*** Opening of SOURCE DOCUMENT ***
Can You Be Friends With The People You Lead?

 Let love be genuine. 

Romans 12:9

Are you friends with your employees? Perhaps not with every single one, but have you cultivated genuine friendships with most of them?

I cringe when I hear leaders and coaches say they can’t be friends with the people they lead and coach. They believe they shouldn’t be friends because it may lead to perceived favoritism. Or that it may mitigate their ability to correct negative performance. So they separate themselves. They build walls.

They serve, but they don’t extend camaraderie.

Does this resonate with you?

God wants us to do more than just serve. He wants us to experience deep joy in serving! I believe that it’s difficult – if not impossible – to experience deep joy in relationships with people you don’t let close. Leadership and friendship must be more synonymous than not.
*** Close of SOURCE DOCUMENT ***
*** Opening of DATA ***
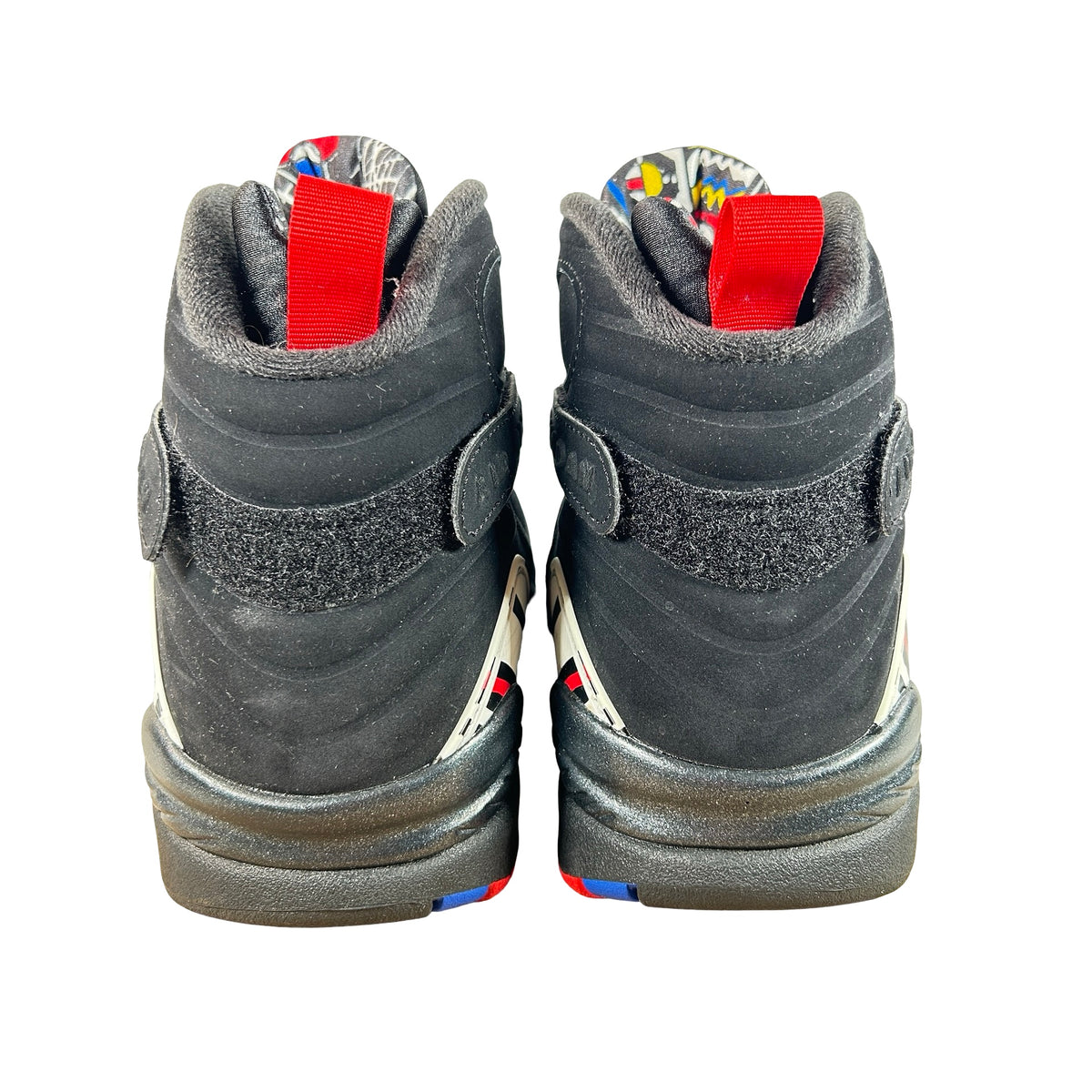 305381 062 Jordan 8 Retro Playoffs (2023) [USED] - 9.5 M (Used21)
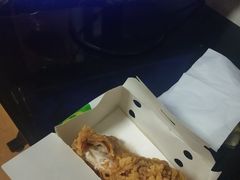 -德克士(中心医院店)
*** Close of DATA ***
■ TO DO:
(a) Quote every sentence in the leadership piece that ends with a question mark, counting its title.
(b) In the leadership piece, what two reasons do some leaders give for not being friends with the people they lead?

■ OUTPUTS IN ORDER:
(a)
- Can You Be Friends With The People You Lead?
- Are you friends with your employees?
- Perhaps not with every single one, but have you cultivated genuine friendships with most of them?
- Does this resonate with you?

(b) They think friendship may lead to perceived favoritism or may weaken their ability to correct negative performance.